(Given text)
______________________________

So, let's start, I'm gonna read the whole of this one, this starts the series. Notice the topic. Imperceptible particles of bodies exist. I also consider in individual bodies many particles which are not perceived by sense. Which may not be approved by those who take their senses as the measure of the things we can know.
Yet if only he considers what is added each hour to those bodies which are gradually being increased, or what is removed from those bodies, which are being decreased, who can doubt that there are many bodies so tiny that we do not perceive them by our senses? I simply remind you of a Philosophy one rule any argument that takes the form of a rhetorical question is not an argument.
Okay. Nor do I think that anyone who is using his reason will be prepared to deny that it is far better to judge things which occur in tiny bodies, which escape our senses solely because of their smallness on the model of those which our senses perceive occurring in large bodies.
Than it is to devise, I know not what new things, having no similarity with those things that are observed. In order to give an account, explicando, again, of those things. Now again, I invoked Michael Schneider earlier. One of the points he makes in his senior essay is Descartes was saying the Physics of the Earth extends to the heavens.
That's fair, right? It extends to everything and he's saying it here the reverse. You don't say this, it extends to the microscopic. Now why? Because what's the alternative? If it doesn't we haven't got a prayer. Right? If the Physics of, if Microphysics laws that we have no resemblance to what we can observe we're in a lot of trouble to get the laws of Microphysics.
It's fairly amazing that they actually do differ the amount they do and we finally got to them. But that's a story for a different course, a course centered on the early 1920s now jumping to 203. How do we know the figures and movements of imperceptible particles? But I attribute determined figures and sizes and movements to the imperceptible particles of bodies as if I had seen them.
Now, the word determine means definite value, definite shape, definite size, definite motion, et cetera. Some readers may perhaps ask how I therefore know what they are like, to which I reply, that I first generally consider from the simplest and best known principals, the knowledge of which is imparted by nature.

______________________________

(Data rows)

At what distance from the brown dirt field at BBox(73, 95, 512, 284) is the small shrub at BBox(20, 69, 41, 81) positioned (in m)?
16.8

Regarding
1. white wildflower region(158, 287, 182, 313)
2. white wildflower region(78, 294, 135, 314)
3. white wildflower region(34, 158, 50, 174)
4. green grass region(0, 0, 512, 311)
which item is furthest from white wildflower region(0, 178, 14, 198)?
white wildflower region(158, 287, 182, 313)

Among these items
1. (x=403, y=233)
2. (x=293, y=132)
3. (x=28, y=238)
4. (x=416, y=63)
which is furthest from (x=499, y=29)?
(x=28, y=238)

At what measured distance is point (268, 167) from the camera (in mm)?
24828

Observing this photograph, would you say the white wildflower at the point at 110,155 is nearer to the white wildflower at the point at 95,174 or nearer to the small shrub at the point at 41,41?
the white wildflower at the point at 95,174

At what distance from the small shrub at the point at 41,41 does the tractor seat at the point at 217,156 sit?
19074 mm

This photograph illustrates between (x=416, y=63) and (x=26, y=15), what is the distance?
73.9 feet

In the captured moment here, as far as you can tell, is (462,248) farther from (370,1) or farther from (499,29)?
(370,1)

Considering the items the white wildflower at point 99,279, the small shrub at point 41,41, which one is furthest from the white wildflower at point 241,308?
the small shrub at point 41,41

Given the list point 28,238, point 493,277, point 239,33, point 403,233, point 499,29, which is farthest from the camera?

______________________________

(Set problem 1) From the lecture on imperceptible particles, list every definite quality that the speaker says the word "determine" means.
(Set problem 2)
Answer these questions from the lecture on imperceptible particles:
(a) What point from Michael Schneider's senior essay about Descartes does the speaker mention?
(b) What rule about rhetorical questions does the speaker state?
(c) On what period would the different course mentioned by the speaker be centered?
(Set problem 3) Carry on the lecture on imperceptible particles, starting right after its final sentence.

(Right answer 1) definite value, definite shape, definite size, definite motion

(Right answer 2)
(a) Descartes was saying that the Physics of the Earth extends to the heavens.
(b) Any argument that takes the form of a rhetorical question is not an argument.
(c) The early 1920s.

(Right answer 3)
What the principal difference is in the sizes, figure and situations of bodies, which are imperceptible, solely on account of their smallness could be, and what perceptible effects would follow from their various encounters. That's a strong claim. Let's take all the possibilities of what could be happening at the Microphysical level and ask whether they produce Macrophysical effects.
Now, that's not too far removed from what happened with Kinetic theory and Atomic theory. At the time, everybody was saying molecules are spheres. And as a result, they were getting very poor in numerical agreement with a lot of things, but that was the picture they were having, and they were trying to generate everything out of the movement of.
So, it's not something we didn't do at a later point. And next, when I noticed some similar effects in perceptible things. I judged that these things had been created by similar encounters of such imperceptible bodies, especially when it seemed that no other way of explaining these things could be devised.
That's my emphasis added, no other way of explicating these things could be devised, except this one and of course the way you get that is having so many things come out of a single thing. Natural effects almost always depend on some devices so minute that they escape our senses.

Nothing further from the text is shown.